[TESTO DEL DOCUMENTO]:
Le parole della giornalista Concita De Gregorio, pubblicate sul quotidiano La Repubblica nell'articolo intitolato Il valore di un selfie hanno fatto il giro della rete scatenando una selva di (giuste) polemiche.
Il casus belli è stata la bravata di una comitiva di giovani turisti tedeschi a Villa Alceo, dimora storica di Viggiù. I ragazzi avrebbero realizzato un video in cui giocavano con la statua di una fontana ottocentesca, rimasta gravemente danneggiata. Fatto di per sé grave, che si aggiunge a un altro episodio recente. L'incisione dei nomi di altri giovani stranieri sulle pietre del Colosseo a Roma. Gesti da cui emergono inconsapevolezza, spregio del patrimonio pubblico e una sconfortante superficialità.
Poi... c'è il commento scritto dalla giornalista su Repubblica. Una sfuriata legittima, ma espressa in termini altrettanto costernanti. Non si tratta soltanto dell'uso di parole come “decerebrati” e il paragone dei protagonisti del gesto vandalico a persone con disturbi cognitivi. De Gregorio fa riferimento anche ai tempi delle cosiddette “classi differenziali”, orrenda istituzione scolastica risalente ai primi anni 70, affermando che sarebbero state il posto ideale per questi sciocchi influencer. Un posto in cui una maestra avrebbe detto loro «vieni, tesoro, sillabiamo insieme. Prima però pulisciti la bocca.»

[RIGHE]:

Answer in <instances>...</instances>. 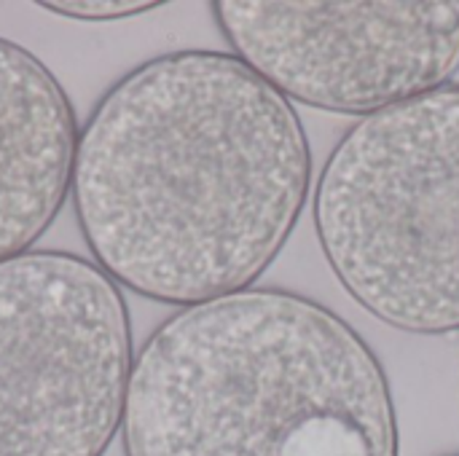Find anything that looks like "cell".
Masks as SVG:
<instances>
[{
	"label": "cell",
	"mask_w": 459,
	"mask_h": 456,
	"mask_svg": "<svg viewBox=\"0 0 459 456\" xmlns=\"http://www.w3.org/2000/svg\"><path fill=\"white\" fill-rule=\"evenodd\" d=\"M304 124L231 51L140 62L78 132L70 202L91 261L167 306L250 290L309 196Z\"/></svg>",
	"instance_id": "1"
},
{
	"label": "cell",
	"mask_w": 459,
	"mask_h": 456,
	"mask_svg": "<svg viewBox=\"0 0 459 456\" xmlns=\"http://www.w3.org/2000/svg\"><path fill=\"white\" fill-rule=\"evenodd\" d=\"M124 456H398L390 379L328 306L250 288L169 314L140 347Z\"/></svg>",
	"instance_id": "2"
},
{
	"label": "cell",
	"mask_w": 459,
	"mask_h": 456,
	"mask_svg": "<svg viewBox=\"0 0 459 456\" xmlns=\"http://www.w3.org/2000/svg\"><path fill=\"white\" fill-rule=\"evenodd\" d=\"M312 218L333 277L368 314L414 336L459 333V83L350 126Z\"/></svg>",
	"instance_id": "3"
},
{
	"label": "cell",
	"mask_w": 459,
	"mask_h": 456,
	"mask_svg": "<svg viewBox=\"0 0 459 456\" xmlns=\"http://www.w3.org/2000/svg\"><path fill=\"white\" fill-rule=\"evenodd\" d=\"M121 288L89 258L0 263V456H105L132 379Z\"/></svg>",
	"instance_id": "4"
},
{
	"label": "cell",
	"mask_w": 459,
	"mask_h": 456,
	"mask_svg": "<svg viewBox=\"0 0 459 456\" xmlns=\"http://www.w3.org/2000/svg\"><path fill=\"white\" fill-rule=\"evenodd\" d=\"M212 16L231 54L285 99L331 113L366 118L459 73V0H221Z\"/></svg>",
	"instance_id": "5"
},
{
	"label": "cell",
	"mask_w": 459,
	"mask_h": 456,
	"mask_svg": "<svg viewBox=\"0 0 459 456\" xmlns=\"http://www.w3.org/2000/svg\"><path fill=\"white\" fill-rule=\"evenodd\" d=\"M78 132L59 78L0 38V263L30 253L70 199Z\"/></svg>",
	"instance_id": "6"
},
{
	"label": "cell",
	"mask_w": 459,
	"mask_h": 456,
	"mask_svg": "<svg viewBox=\"0 0 459 456\" xmlns=\"http://www.w3.org/2000/svg\"><path fill=\"white\" fill-rule=\"evenodd\" d=\"M40 8L56 13V16H67V19H81V22H110V19H126V16H137L145 11L159 8L161 3L153 0H43L38 3Z\"/></svg>",
	"instance_id": "7"
},
{
	"label": "cell",
	"mask_w": 459,
	"mask_h": 456,
	"mask_svg": "<svg viewBox=\"0 0 459 456\" xmlns=\"http://www.w3.org/2000/svg\"><path fill=\"white\" fill-rule=\"evenodd\" d=\"M452 456H459V454H452Z\"/></svg>",
	"instance_id": "8"
}]
</instances>
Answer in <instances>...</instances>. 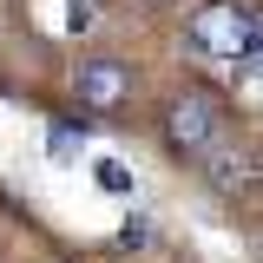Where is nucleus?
Masks as SVG:
<instances>
[{
	"mask_svg": "<svg viewBox=\"0 0 263 263\" xmlns=\"http://www.w3.org/2000/svg\"><path fill=\"white\" fill-rule=\"evenodd\" d=\"M92 178H99V191H112V197H125V191H132V171H125V164H112V158L99 164Z\"/></svg>",
	"mask_w": 263,
	"mask_h": 263,
	"instance_id": "39448f33",
	"label": "nucleus"
},
{
	"mask_svg": "<svg viewBox=\"0 0 263 263\" xmlns=\"http://www.w3.org/2000/svg\"><path fill=\"white\" fill-rule=\"evenodd\" d=\"M158 7H178V0H158Z\"/></svg>",
	"mask_w": 263,
	"mask_h": 263,
	"instance_id": "6e6552de",
	"label": "nucleus"
},
{
	"mask_svg": "<svg viewBox=\"0 0 263 263\" xmlns=\"http://www.w3.org/2000/svg\"><path fill=\"white\" fill-rule=\"evenodd\" d=\"M197 164H204V184H211L217 197H250V191H257V178H263V158L250 152V145H237L230 132H224Z\"/></svg>",
	"mask_w": 263,
	"mask_h": 263,
	"instance_id": "7ed1b4c3",
	"label": "nucleus"
},
{
	"mask_svg": "<svg viewBox=\"0 0 263 263\" xmlns=\"http://www.w3.org/2000/svg\"><path fill=\"white\" fill-rule=\"evenodd\" d=\"M72 92H79V105L86 112H112V105H125L132 99V66L125 60H79V72H72Z\"/></svg>",
	"mask_w": 263,
	"mask_h": 263,
	"instance_id": "20e7f679",
	"label": "nucleus"
},
{
	"mask_svg": "<svg viewBox=\"0 0 263 263\" xmlns=\"http://www.w3.org/2000/svg\"><path fill=\"white\" fill-rule=\"evenodd\" d=\"M158 125H164V152L197 164V158H204V152H211V145L230 132V112H224V99H217V92L184 86V92L164 105V119H158Z\"/></svg>",
	"mask_w": 263,
	"mask_h": 263,
	"instance_id": "f03ea898",
	"label": "nucleus"
},
{
	"mask_svg": "<svg viewBox=\"0 0 263 263\" xmlns=\"http://www.w3.org/2000/svg\"><path fill=\"white\" fill-rule=\"evenodd\" d=\"M184 40H191V53H204V60H257L263 46V20L250 13V7H237V0H204V7H191L184 13Z\"/></svg>",
	"mask_w": 263,
	"mask_h": 263,
	"instance_id": "f257e3e1",
	"label": "nucleus"
},
{
	"mask_svg": "<svg viewBox=\"0 0 263 263\" xmlns=\"http://www.w3.org/2000/svg\"><path fill=\"white\" fill-rule=\"evenodd\" d=\"M86 27H92V7L72 0V7H66V33H86Z\"/></svg>",
	"mask_w": 263,
	"mask_h": 263,
	"instance_id": "0eeeda50",
	"label": "nucleus"
},
{
	"mask_svg": "<svg viewBox=\"0 0 263 263\" xmlns=\"http://www.w3.org/2000/svg\"><path fill=\"white\" fill-rule=\"evenodd\" d=\"M152 243V224L145 217H125V230H119V250H145Z\"/></svg>",
	"mask_w": 263,
	"mask_h": 263,
	"instance_id": "423d86ee",
	"label": "nucleus"
}]
</instances>
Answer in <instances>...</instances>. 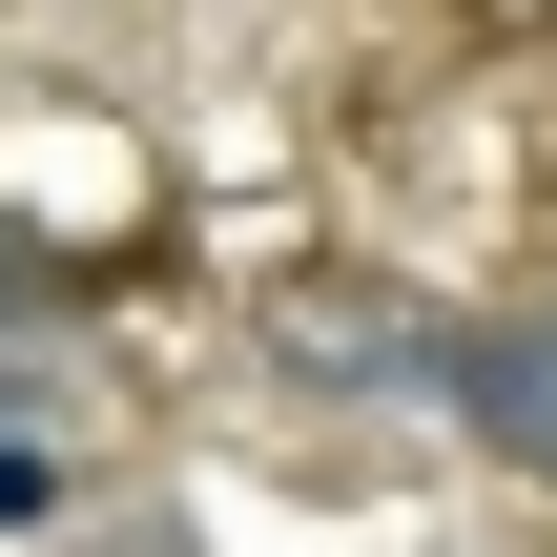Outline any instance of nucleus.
<instances>
[{"label":"nucleus","instance_id":"1","mask_svg":"<svg viewBox=\"0 0 557 557\" xmlns=\"http://www.w3.org/2000/svg\"><path fill=\"white\" fill-rule=\"evenodd\" d=\"M434 413H455V455L557 496V310H455L434 331Z\"/></svg>","mask_w":557,"mask_h":557}]
</instances>
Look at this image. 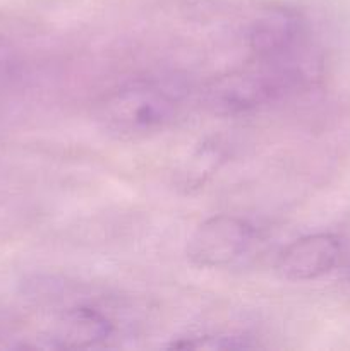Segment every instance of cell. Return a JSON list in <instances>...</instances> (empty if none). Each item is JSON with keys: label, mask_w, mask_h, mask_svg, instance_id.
<instances>
[{"label": "cell", "mask_w": 350, "mask_h": 351, "mask_svg": "<svg viewBox=\"0 0 350 351\" xmlns=\"http://www.w3.org/2000/svg\"><path fill=\"white\" fill-rule=\"evenodd\" d=\"M113 322L102 311L93 307H74L57 319L48 335L51 348H93L113 336Z\"/></svg>", "instance_id": "cell-6"}, {"label": "cell", "mask_w": 350, "mask_h": 351, "mask_svg": "<svg viewBox=\"0 0 350 351\" xmlns=\"http://www.w3.org/2000/svg\"><path fill=\"white\" fill-rule=\"evenodd\" d=\"M17 65V48L9 38L0 34V82L10 77Z\"/></svg>", "instance_id": "cell-9"}, {"label": "cell", "mask_w": 350, "mask_h": 351, "mask_svg": "<svg viewBox=\"0 0 350 351\" xmlns=\"http://www.w3.org/2000/svg\"><path fill=\"white\" fill-rule=\"evenodd\" d=\"M226 158H229V151L222 139L218 137L205 139L177 168L175 182L178 187L187 192L205 187L211 180L213 175L222 168Z\"/></svg>", "instance_id": "cell-7"}, {"label": "cell", "mask_w": 350, "mask_h": 351, "mask_svg": "<svg viewBox=\"0 0 350 351\" xmlns=\"http://www.w3.org/2000/svg\"><path fill=\"white\" fill-rule=\"evenodd\" d=\"M312 60L302 53L271 60H257L215 79L205 91L208 110L220 117L256 112L283 98L312 77Z\"/></svg>", "instance_id": "cell-1"}, {"label": "cell", "mask_w": 350, "mask_h": 351, "mask_svg": "<svg viewBox=\"0 0 350 351\" xmlns=\"http://www.w3.org/2000/svg\"><path fill=\"white\" fill-rule=\"evenodd\" d=\"M182 106L184 93L180 86L141 81L106 96L96 110V120L112 136L139 139L170 127Z\"/></svg>", "instance_id": "cell-2"}, {"label": "cell", "mask_w": 350, "mask_h": 351, "mask_svg": "<svg viewBox=\"0 0 350 351\" xmlns=\"http://www.w3.org/2000/svg\"><path fill=\"white\" fill-rule=\"evenodd\" d=\"M342 240L333 233H311L280 250L275 263L278 276L292 283L318 280L331 273L342 259Z\"/></svg>", "instance_id": "cell-4"}, {"label": "cell", "mask_w": 350, "mask_h": 351, "mask_svg": "<svg viewBox=\"0 0 350 351\" xmlns=\"http://www.w3.org/2000/svg\"><path fill=\"white\" fill-rule=\"evenodd\" d=\"M172 348L180 350H246L253 348V343L247 341L246 336L235 335H205L182 338L180 341L172 343Z\"/></svg>", "instance_id": "cell-8"}, {"label": "cell", "mask_w": 350, "mask_h": 351, "mask_svg": "<svg viewBox=\"0 0 350 351\" xmlns=\"http://www.w3.org/2000/svg\"><path fill=\"white\" fill-rule=\"evenodd\" d=\"M253 240L254 228L246 219L216 215L196 226L187 240L185 256L199 269H222L237 263Z\"/></svg>", "instance_id": "cell-3"}, {"label": "cell", "mask_w": 350, "mask_h": 351, "mask_svg": "<svg viewBox=\"0 0 350 351\" xmlns=\"http://www.w3.org/2000/svg\"><path fill=\"white\" fill-rule=\"evenodd\" d=\"M304 34V23L299 14L288 9H270L250 23L247 41L257 60H271L302 53Z\"/></svg>", "instance_id": "cell-5"}]
</instances>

[CONSEGNE]:
• a. Elenca tutti i luoghi geografici e gli edifici nominati nel testo del documento.
• b. Secondo il testo del documento, con quale titolo è uscito su La Repubblica l'articolo di Concita De Gregorio?
Per svolgere le consegne si usa soltanto il testo del documento, senza ricorrere alle righe.

[RISPOSTE ALLE CONSEGNE]:
• a. Villa Alceo, Viggiù, il Colosseo, Roma

• b. Il valore di un selfie